- #1
Satvik Pandey
- 591
- 12
Homework Statement
Consider a wedge of mass m whose upper surface is a quarter circle and is smooth. The lower part is rough. A small block of same mass is kept at the topmost position and the initial position is shown in figure.

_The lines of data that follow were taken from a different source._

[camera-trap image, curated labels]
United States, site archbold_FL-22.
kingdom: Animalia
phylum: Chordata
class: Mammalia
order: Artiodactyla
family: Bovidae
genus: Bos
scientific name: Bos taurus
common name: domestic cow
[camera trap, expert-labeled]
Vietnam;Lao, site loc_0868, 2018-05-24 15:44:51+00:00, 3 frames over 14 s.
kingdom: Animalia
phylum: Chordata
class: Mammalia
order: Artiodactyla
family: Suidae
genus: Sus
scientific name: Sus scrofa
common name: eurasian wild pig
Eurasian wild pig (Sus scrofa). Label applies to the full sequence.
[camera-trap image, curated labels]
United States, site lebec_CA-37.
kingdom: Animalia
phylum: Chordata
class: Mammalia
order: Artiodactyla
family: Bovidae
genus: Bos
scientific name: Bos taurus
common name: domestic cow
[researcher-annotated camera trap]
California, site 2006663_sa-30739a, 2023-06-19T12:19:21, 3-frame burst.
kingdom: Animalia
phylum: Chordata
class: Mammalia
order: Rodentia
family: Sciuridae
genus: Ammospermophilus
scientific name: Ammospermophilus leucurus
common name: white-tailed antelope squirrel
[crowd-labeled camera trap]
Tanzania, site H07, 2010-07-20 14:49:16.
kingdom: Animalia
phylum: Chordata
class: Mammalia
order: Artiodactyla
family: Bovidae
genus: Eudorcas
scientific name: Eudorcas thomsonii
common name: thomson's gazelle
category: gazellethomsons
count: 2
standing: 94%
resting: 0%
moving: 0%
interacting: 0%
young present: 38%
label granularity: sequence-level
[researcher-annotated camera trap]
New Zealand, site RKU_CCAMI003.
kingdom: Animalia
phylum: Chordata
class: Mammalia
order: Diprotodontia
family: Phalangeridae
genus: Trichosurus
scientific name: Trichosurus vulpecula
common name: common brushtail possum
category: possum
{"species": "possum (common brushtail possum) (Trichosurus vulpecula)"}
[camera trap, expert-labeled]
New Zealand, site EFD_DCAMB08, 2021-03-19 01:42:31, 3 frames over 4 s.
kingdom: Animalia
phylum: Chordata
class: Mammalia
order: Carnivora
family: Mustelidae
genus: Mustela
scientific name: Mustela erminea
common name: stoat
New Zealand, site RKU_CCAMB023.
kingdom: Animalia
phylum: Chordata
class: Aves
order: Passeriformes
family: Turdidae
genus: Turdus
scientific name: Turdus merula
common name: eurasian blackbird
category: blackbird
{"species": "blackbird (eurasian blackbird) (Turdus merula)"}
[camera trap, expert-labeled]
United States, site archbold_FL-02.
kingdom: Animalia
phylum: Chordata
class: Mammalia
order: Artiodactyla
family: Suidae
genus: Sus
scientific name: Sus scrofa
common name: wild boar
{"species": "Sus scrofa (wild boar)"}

The block slides down the wedge.
Find the minimum value of coefficient of friction between floor and lower surface of wedge so that the wedge remains stationery during the block's motion on it.
Homework Equations
The Attempt at a Solution
I tried to find the angle 'theta' at which horizontal force on the wedge is maximum.
By conservation of energy
##mgr=mgr(1-sin\theta )+\frac { m{ v }^{ 2 } }{ 2 } ##
So ##{ v }^{ 2 }=2grsin\theta ##
Horizontal force on the wedge(Fx) is ##\frac { m{ v }^{ 2 } }{ r } cos\theta ##So ##Fx=\frac { m }{ r } 2grsin\theta cos\theta ##
##Fx=mgsin2\theta##
For Fx to be maximum ##d(Fx)/d\theta=0##
so
##mg\frac { d }{ d\theta } sin2\theta =0##
##\theta ##=45
So ##{ v }^{ 2 }=\sqrt { 2 } \ gr ##
Normal force on the wedge = ##mg+mg+\frac { m{ v }^{ 2 } }{ 2 } sin\theta ##=3mg
Horizontal force on wedge= ##mgsin2\theta##=mg
As wedge should remain at rest so
## 3\mu mg=mg##
So ## \mu =1/3##
But this is not correct.Where did I go wrong?